抜粋:
これらの 2 カテゴリーを 2 フォルダ内にソートします :
- audio フォルダ、これは総ての話者毎の発話サンプル・フォルダを含みます。
- noise フォルダ、これは総てのノイズサンプルを含みます。
audio と noise カテゴリーを 2 フォルダにソートする前、
main_directory/ ...speaker_a/ ...speaker_b/ ...speaker_c/ ...speaker_d/ ...speaker_e/ ...other/ ..._background_noise_/
ソート後、以下の構造になります :
main_directory/ ...audio/ ......speaker_a/ ......speaker_b/ ......speaker_c/ ......speaker_d/ ......speaker_e/ ...noise/ ......other/ ......_background_noise_/
# If folder `audio`, does not exist, create it, otherwise do nothing
if os.path.exists(DATASET_AUDIO_PATH) is False:
os.makedirs(DATASET_AUDIO_PATH)
# If folder `noise`, does not exist, create it, otherwise do nothing
if os.path.exists(DATASET_NOISE_PATH) is False:
os.makedirs(DATASET_NOISE_PATH)
for folder in os.listdir(DATASET_ROOT):
if os.path.isdir(os.path.join(DATASET_ROOT, folder)):
if folder in [AUDIO_SUBFOLDER, NOISE_SUBFOLDER]:
# If folder is `audio` or `noise`, do nothing
continue
elif folder in ["other", "_background_noise_"]:
# If folder is one of the folders that contains noise samples,
# move it to the `noise` folder
shutil.move(
os.path.join(DATASET_ROOT, folder),
os.path.join(DATASET_NOISE_PATH, folder),
)
else:
# Otherwise, it should be a speaker folder, then move it to
# `audio` folder
shutil.move(
os.path.join(DATASET_ROOT, folder),
os.path.join(DATASET_AUDIO_PATH, folder),
)
ノイズの準備
このセクションでは :
- 総てのノイズサンプルをロードします (これは 16000 にリサンプリングされる必要があります)
- それらのノイズサンプルを 16000 サンプルのチャンクに分割します、これらはそれぞれ 1 秒間に対応します。

演習課題 1: 音声データ整理の抜粋のうち、「- noise フォルダ、これは総てのノイズサンプルを含みます。」から「os.makedirs(DATASET_AUDIO_PATH)」までを、両端を含めて一字一句そのまま写してください。
演習課題 2: 音声データ整理の抜粋で「これらの 2 カテゴリーを」で始まる段落を、要点を残して短く書き直してください。
演習課題 3: 音声データ整理の抜粋の最後の文に続けて、その先を書き進めてください。

収集データ:
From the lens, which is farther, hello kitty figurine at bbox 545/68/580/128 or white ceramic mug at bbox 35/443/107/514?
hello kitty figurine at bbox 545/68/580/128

課題の解答 1:
- noise フォルダ、これは総てのノイズサンプルを含みます。
audio と noise カテゴリーを 2 フォルダにソートする前、
main_directory/ ...speaker_a/ ...speaker_b/ ...speaker_c/ ...speaker_d/ ...speaker_e/ ...other/ ..._background_noise_/
ソート後、以下の構造になります :
main_directory/ ...audio/ ......speaker_a/ ......speaker_b/ ......speaker_c/ ......speaker_d/ ......speaker_e/ ...noise/ ......other/ ......_background_noise_/
# If folder `audio`, does not exist, create it, otherwise do nothing
if os.path.exists(DATASET_AUDIO_PATH) is False:
os.makedirs(DATASET_AUDIO_PATH)

課題の解答 2: 2 つのカテゴリーを 2 フォルダに分けて格納する。audio フォルダには話者ごとの発話サンプル・フォルダをすべて入れ、noise フォルダにはノイズサンプルをすべて入れる。

課題の解答 3:
# Get the list of all noise files
noise_paths = []
for subdir in os.listdir(DATASET_NOISE_PATH):
subdir_path = Path(DATASET_NOISE_PATH) / subdir
if os.path.isdir(subdir_path):
noise_paths += [
os.path.join(subdir_path, filepath)
for filepath in os.listdir(subdir_path)
if filepath.endswith(".wav")
]
print(
"Found {} files belonging to {} directories".format(
len(noise_paths), len(os.listdir(DATASET_NOISE_PATH))
)
)
Found 6 files belonging to 2 directories
総てのノイズサンプルを 16000 Hz にリサンプリングします。
command = (
"for dir in `ls -1 " + DATASET_NOISE_PATH + "`; do "
"for file in `ls -1 " + DATASET_NOISE_PATH + "/$dir/*.wav`; do "
"sample_rate=`ffprobe -hide_banner -loglevel panic -show_streams "
"$file | grep sample_rate | cut -f2 -d=`; "
"if [ $sample_rate -ne 16000 ]; then "
"ffmpeg -hide_banner -loglevel panic -y "
"-i $file -ar 16000 temp.wav; "
"mv temp.wav $file; "
"fi; done; done"
)
os.system(command)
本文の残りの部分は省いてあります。